Unlike in other European countries, Jews in Ukraine generally do not face acts of violence or public condemnations of Israel. In fact, Ukraine was part of the minority that voted against the most recent anti-Israel resolution in the United Nations Human Rights Council. But the problems are not limited to antisemitic stereotypes. Ukraine still has not reckoned with its role in the Holocaust. The country continues to resist joining the International Holocaust Remembrance Alliance, the 32-country organization that coordinates international educational efforts.
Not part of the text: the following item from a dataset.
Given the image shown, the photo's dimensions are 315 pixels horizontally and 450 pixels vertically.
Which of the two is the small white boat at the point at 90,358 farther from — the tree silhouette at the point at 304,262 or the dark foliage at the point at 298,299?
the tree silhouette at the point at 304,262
“It’s been a real challenge to get Ukraine to confront its Holocaust- era past,” Baker said, pointing out that Ukraine’s leaders have been reluctant to admit that the massacres of thousands of Jews, was made possible by active Ukrainian collaboration.

Furthermore, Ukrainian lawmakers have pushed for celebrating some Nazi collaborators as war heroes, choosing to trumpet their anti-Communist battles, while ignoring their complicity in the crimes of the Holocaust.

“The ugly part of it is the glorification of those Ukrainians who cooperated with Nazis in persecuting and murdering Jews during the Holocaust,” Kliger said.

It is unclear whether Zelensky’s election will halt that practice. Baker points out that Ukraine has had a Jewish prime minister for several years and progress has been slow.

Persecution of Jews in Ukraine started centuries before the Holocaust. During 17th Century pogroms, Cossacks murdered entire Jewish communities. The Russian czars also orchestrated pogroms and conscripted Jews to serve in the Russian army.

Almost a million Ukrainian Jews were killed from 1941 to 1944 during World War II and buried in thousands of mass graves, including 34,000 who were executed in a ravine just outside Kyiv known as Babi Yar.

AJC has been instrumental in efforts designed to properly identify and protect these sites and explain to visitors the history of the Jews who are buried there. In Soviet times, if a memorial was erected at all, it would only state that “Soviet citizens” were murdered by “German fascists,” with no reference at all to the Holocaust.

AJC, in partnership with the Polish government, developed the memorial and museum on the site of the Belzec death camp, where half a million Jews, including many from Western Ukraine, were murdered. Belzec is only 15 miles from the Ukrainian border, and today Ukrainian teachers regularly participate in Holocaust education seminars at the museum there.   

Last fall, the Jewish Confederation of Ukraine and AJC signed an association agreement to formalize their longstanding, cooperative relationship. Ukrainian Jewish and political leaders have participated in the annual AJC Global Forum for many years, including Prime Minister Arseniy Yatsenyuk in 2015.

Baker said AJC priorities in Ukraine will remain the same, regardless of who is president. AJC will encourage a continuation of the strong relationship with the European Union, the U.S. and Israel, he said. The organization also will continue to press Ukraine to look critically at its Holocaust past, an important step if it is to quash antisemitism in the society at-large. 

“We know there are populist nationalist elements in Ukrainian society that are deeply antisemitic,” Baker said, “even if we cannot determine how wide they reach. Hopefully the optimism that comes with a newly-elected forward-thinking president will also serve to push them to the margins.”